(ASSIGNMENT):
Verbatim output of the lines below is required, with the images omitted.

[Opening PROVIDED DATA section]

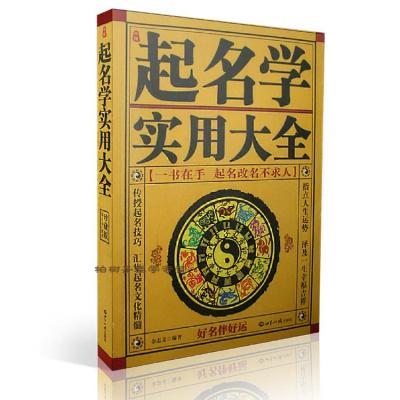中国起名学实用大全 姓名学命理五行 四柱数理三才 取名起名书籍 正版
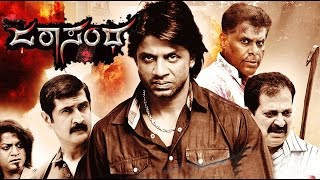 Jarasandha 2011 | Feat. Duniya Vijay, Pranitha | Full Kannada Movie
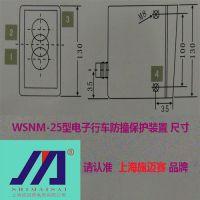施迈赛WSNM-25电子行车防撞保护装置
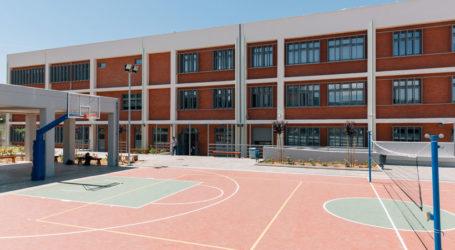 Πάνω από μισό εκατομμύριο ευρώ στους δήμους της Μαγνησίας για τα σχολεία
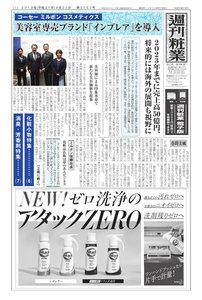 週刊粧業 第3157号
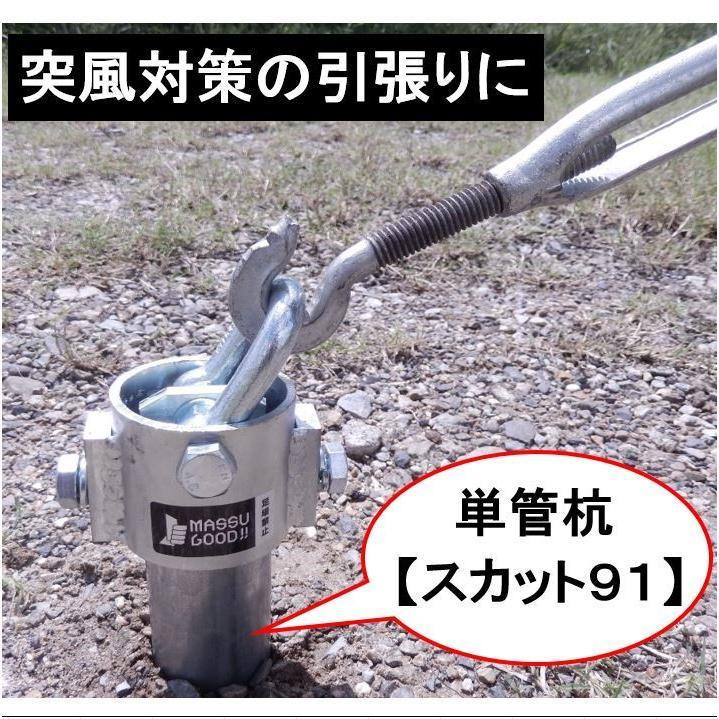 単管パイプの杭や単管杭【スカット91】の引抜き、強風対策の引っ張りなど用途はいろいろ! shop-shinkou 02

[Closing PROVIDED DATA section]

(RESPONSE TO THE TASK):
中国起名学实用大全 姓名学命理五行 四柱数理三才 取名起名书籍 正版
 Jarasandha 2011 | Feat. Duniya Vijay, Pranitha | Full Kannada Movie
施迈赛WSNM-25电子行车防撞保护装置
 Πάνω από μισό εκατομμύριο ευρώ στους δήμους της Μαγνησίας για τα σχολεία
 週刊粧業 第3157号
 単管パイプの杭や単管杭【スカット91】の引抜き、強風対策の引っ張りなど用途はいろいろ! shop-shinkou 02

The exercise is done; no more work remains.